Truancy has continued to trouble schools
While education authorities have tried hi-tech monitoring, cash rewards or jail threats, Kingston council is promising a "Mayor's Medal".
Last issued in 1920, the medals will be awarded to pupils who have 100% attendance record for a whole year.
This upright, municipal recognition of perfect attendance was very popular before the First World War.
This week, the first pupils in the capital for several generations will be given medals for good attendance.
Yogan Yoganathan, the mayor of the south-west London borough, is to give medals to 300 pupils, reviving a form of reward that was widely-used by school boards in the Victorian and Edwardian eras.
In London, such medals for good attendance were issued from 1886, in an attempt to reinforce the message that school attendance was compulsory for pupils.

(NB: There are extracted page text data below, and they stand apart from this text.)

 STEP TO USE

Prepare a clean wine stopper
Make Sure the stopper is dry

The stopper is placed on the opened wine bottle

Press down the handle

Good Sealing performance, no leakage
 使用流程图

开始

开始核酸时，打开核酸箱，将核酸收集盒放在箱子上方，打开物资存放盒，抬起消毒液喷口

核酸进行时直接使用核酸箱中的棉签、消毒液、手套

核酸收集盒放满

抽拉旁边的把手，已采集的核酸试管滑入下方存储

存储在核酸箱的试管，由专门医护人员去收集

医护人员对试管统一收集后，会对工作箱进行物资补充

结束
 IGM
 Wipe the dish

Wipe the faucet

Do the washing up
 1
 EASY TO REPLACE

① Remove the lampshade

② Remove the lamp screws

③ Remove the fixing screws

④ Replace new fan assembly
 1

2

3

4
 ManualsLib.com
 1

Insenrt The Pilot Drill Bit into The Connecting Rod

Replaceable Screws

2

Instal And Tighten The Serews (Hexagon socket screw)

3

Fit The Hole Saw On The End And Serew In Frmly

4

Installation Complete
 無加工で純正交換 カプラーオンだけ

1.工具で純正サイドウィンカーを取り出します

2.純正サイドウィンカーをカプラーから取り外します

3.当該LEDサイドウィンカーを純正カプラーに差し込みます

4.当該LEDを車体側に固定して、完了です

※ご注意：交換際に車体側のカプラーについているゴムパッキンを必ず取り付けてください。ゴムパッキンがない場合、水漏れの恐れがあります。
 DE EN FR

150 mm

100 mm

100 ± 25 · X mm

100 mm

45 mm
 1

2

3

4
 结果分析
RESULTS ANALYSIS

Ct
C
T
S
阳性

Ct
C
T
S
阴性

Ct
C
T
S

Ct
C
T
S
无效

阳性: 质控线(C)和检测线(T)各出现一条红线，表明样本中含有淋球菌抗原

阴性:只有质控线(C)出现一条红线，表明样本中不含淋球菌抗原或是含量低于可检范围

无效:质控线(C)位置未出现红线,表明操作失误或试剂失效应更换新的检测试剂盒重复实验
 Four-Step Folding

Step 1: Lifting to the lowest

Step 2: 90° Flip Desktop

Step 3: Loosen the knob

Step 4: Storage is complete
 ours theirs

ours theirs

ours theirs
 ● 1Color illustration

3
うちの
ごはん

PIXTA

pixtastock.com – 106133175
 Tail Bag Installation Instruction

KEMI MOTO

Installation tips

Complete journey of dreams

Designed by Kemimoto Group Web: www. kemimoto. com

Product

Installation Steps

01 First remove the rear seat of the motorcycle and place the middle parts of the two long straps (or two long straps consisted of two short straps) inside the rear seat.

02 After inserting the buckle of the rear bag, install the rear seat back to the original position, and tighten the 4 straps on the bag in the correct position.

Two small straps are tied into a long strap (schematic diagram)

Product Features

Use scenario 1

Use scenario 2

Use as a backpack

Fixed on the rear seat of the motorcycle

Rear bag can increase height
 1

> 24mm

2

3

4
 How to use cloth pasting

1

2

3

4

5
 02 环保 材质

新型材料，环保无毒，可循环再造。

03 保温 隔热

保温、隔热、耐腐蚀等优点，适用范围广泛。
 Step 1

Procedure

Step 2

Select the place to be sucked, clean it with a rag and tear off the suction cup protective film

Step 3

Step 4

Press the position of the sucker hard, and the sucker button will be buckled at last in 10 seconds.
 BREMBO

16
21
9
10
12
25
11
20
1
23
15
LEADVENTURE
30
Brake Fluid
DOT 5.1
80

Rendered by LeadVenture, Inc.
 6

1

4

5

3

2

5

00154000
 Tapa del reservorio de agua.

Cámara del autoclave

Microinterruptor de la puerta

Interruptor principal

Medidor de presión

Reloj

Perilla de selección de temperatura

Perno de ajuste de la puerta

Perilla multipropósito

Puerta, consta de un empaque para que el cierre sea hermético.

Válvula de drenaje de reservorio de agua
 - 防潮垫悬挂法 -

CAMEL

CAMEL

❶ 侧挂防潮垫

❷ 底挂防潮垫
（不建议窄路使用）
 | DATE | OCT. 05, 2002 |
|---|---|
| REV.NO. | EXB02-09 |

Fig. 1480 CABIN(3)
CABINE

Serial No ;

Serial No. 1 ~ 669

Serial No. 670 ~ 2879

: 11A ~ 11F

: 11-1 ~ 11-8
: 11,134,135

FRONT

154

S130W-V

The medal-giving was discontinued in the wake of the First World War - to be replaced by certificates, which stopped with the outbreak of the Second World War.
Last week's annual figures showed that England's truancy rate was showing no signs of falling - with an estimated 55,000 pupils missing lessons each day.
In response, the government is threatening fast-track prosecutions which could lead to jail sentences for parents - and there have been proposals for hi-tech solutions, using text messages and electronic registration for lessons.
Ming Zhang, Kingston's principal education welfare officer, who has championed the re-introduction of the mayor's medals, says that "truancy and attendance can be addressed in a positive way".